(Exercise inputs Opens)

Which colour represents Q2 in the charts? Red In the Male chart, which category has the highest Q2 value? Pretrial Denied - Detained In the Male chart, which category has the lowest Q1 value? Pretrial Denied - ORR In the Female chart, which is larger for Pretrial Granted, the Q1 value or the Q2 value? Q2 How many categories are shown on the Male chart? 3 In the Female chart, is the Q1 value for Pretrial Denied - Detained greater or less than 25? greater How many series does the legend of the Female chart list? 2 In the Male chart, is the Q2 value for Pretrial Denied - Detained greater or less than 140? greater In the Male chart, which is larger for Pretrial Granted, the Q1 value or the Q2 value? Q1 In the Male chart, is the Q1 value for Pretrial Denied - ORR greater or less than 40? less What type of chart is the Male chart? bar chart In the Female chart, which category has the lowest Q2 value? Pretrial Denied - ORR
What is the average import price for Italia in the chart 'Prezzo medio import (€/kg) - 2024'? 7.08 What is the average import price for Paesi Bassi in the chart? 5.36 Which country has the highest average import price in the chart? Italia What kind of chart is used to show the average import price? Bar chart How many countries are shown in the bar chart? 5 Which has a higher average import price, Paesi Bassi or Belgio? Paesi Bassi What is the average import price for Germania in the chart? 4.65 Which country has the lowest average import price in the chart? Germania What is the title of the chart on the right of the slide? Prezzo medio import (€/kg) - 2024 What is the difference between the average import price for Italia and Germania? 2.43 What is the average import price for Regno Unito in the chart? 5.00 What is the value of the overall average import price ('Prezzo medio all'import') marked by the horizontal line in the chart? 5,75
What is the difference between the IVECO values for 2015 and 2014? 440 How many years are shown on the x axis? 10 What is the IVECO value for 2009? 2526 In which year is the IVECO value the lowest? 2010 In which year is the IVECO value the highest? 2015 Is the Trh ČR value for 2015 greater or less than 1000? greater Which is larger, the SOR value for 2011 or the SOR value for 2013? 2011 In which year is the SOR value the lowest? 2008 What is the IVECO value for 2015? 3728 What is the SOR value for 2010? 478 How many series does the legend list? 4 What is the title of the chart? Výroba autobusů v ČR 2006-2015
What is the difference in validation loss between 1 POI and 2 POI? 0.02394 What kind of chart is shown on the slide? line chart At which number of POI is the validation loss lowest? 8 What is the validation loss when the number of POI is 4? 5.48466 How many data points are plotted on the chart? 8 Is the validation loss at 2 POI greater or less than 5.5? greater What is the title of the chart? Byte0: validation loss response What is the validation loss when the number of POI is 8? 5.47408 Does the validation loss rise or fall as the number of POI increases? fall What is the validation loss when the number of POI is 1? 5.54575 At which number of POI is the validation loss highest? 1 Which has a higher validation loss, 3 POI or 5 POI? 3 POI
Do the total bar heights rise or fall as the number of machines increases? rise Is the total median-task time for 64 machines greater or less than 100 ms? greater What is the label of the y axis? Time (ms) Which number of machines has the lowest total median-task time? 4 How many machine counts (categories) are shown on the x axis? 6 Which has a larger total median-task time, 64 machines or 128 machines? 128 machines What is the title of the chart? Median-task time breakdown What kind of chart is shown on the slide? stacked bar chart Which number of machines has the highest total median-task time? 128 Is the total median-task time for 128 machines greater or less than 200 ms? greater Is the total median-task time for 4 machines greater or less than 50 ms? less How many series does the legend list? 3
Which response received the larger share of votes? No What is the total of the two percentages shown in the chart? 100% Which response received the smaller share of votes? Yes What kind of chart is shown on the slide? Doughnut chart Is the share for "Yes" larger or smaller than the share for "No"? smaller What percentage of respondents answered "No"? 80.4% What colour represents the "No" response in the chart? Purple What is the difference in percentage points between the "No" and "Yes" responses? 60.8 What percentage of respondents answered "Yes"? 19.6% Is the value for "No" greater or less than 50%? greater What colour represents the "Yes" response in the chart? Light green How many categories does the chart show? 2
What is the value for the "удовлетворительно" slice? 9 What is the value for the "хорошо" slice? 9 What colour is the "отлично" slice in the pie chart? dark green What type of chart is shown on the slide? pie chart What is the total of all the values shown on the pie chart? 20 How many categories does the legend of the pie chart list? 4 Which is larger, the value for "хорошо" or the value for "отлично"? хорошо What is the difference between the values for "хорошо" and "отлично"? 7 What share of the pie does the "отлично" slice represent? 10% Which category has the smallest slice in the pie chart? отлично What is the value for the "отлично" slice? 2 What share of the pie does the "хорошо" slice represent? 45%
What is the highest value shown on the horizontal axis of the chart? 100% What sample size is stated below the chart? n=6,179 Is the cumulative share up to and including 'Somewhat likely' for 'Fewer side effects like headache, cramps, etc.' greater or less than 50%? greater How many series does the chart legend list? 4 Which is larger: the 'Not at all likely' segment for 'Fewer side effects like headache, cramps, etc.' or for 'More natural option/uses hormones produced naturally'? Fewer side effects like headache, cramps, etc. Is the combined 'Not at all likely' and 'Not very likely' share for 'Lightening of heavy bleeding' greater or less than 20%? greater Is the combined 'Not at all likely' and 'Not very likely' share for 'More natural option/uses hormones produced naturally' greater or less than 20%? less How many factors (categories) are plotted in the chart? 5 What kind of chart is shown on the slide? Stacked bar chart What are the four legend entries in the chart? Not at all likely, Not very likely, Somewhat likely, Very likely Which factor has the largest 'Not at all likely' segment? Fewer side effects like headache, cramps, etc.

(Exercise inputs Closes)

**Task prompt:**
List every line of the records that contains the word "represents", copying each line in full. Case counts.

**Task solution:**
Which colour represents Q2 in the charts? Red In the Male chart, which category has the highest Q2 value? Pretrial Denied - Detained In the Male chart, which category has the lowest Q1 value? Pretrial Denied - ORR In the Female chart, which is larger for Pretrial Granted, the Q1 value or the Q2 value? Q2 How many categories are shown on the Male chart? 3 In the Female chart, is the Q1 value for Pretrial Denied - Detained greater or less than 25? greater How many series does the legend of the Female chart list? 2 In the Male chart, is the Q2 value for Pretrial Denied - Detained greater or less than 140? greater In the Male chart, which is larger for Pretrial Granted, the Q1 value or the Q2 value? Q1 In the Male chart, is the Q1 value for Pretrial Denied - ORR greater or less than 40? less What type of chart is the Male chart? bar chart In the Female chart, which category has the lowest Q2 value? Pretrial Denied - ORR
Which response received the larger share of votes? No What is the total of the two percentages shown in the chart? 100% Which response received the smaller share of votes? Yes What kind of chart is shown on the slide? Doughnut chart Is the share for "Yes" larger or smaller than the share for "No"? smaller What percentage of respondents answered "No"? 80.4% What colour represents the "No" response in the chart? Purple What is the difference in percentage points between the "No" and "Yes" responses? 60.8 What percentage of respondents answered "Yes"? 19.6% Is the value for "No" greater or less than 50%? greater What colour represents the "Yes" response in the chart? Light green How many categories does the chart show? 2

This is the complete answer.